| What you will do |
Scan the listing below and copy every line holding "epoch".

| Records |
════════════════════
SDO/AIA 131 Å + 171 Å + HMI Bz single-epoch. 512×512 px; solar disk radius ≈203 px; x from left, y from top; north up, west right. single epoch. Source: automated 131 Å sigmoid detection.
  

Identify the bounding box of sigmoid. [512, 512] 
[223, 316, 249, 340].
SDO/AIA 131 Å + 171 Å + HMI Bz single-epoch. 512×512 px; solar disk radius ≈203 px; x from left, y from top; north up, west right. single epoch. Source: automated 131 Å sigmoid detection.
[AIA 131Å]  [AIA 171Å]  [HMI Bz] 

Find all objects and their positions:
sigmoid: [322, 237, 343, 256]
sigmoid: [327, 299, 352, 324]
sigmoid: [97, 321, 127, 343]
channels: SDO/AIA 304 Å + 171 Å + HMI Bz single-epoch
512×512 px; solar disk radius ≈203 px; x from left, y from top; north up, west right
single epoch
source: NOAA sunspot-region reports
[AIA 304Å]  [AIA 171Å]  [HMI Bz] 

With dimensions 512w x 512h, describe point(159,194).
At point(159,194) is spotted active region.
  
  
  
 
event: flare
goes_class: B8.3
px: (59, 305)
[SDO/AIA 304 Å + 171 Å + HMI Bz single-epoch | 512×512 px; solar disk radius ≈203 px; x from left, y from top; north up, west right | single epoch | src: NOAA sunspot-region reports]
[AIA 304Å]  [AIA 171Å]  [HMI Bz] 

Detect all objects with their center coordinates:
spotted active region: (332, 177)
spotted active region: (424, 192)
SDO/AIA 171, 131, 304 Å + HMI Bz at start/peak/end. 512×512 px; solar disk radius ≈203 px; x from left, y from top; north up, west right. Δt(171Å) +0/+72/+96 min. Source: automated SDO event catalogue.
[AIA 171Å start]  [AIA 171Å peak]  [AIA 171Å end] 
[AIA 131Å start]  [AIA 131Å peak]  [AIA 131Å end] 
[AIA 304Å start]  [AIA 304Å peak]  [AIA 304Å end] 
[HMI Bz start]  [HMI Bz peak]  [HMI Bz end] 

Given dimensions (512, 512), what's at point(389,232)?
════════════════════
| Task result |
SDO/AIA 131 Å + 171 Å + HMI Bz single-epoch. 512×512 px; solar disk radius ≈203 px; x from left, y from top; north up, west right. single epoch. Source: automated 131 Å sigmoid detection.
SDO/AIA 131 Å + 171 Å + HMI Bz single-epoch. 512×512 px; solar disk radius ≈203 px; x from left, y from top; north up, west right. single epoch. Source: automated 131 Å sigmoid detection.
channels: SDO/AIA 304 Å + 171 Å + HMI Bz single-epoch
single epoch
[SDO/AIA 304 Å + 171 Å + HMI Bz single-epoch | 512×512 px; solar disk radius ≈203 px; x from left, y from top; north up, west right | single epoch | src: NOAA sunspot-region reports]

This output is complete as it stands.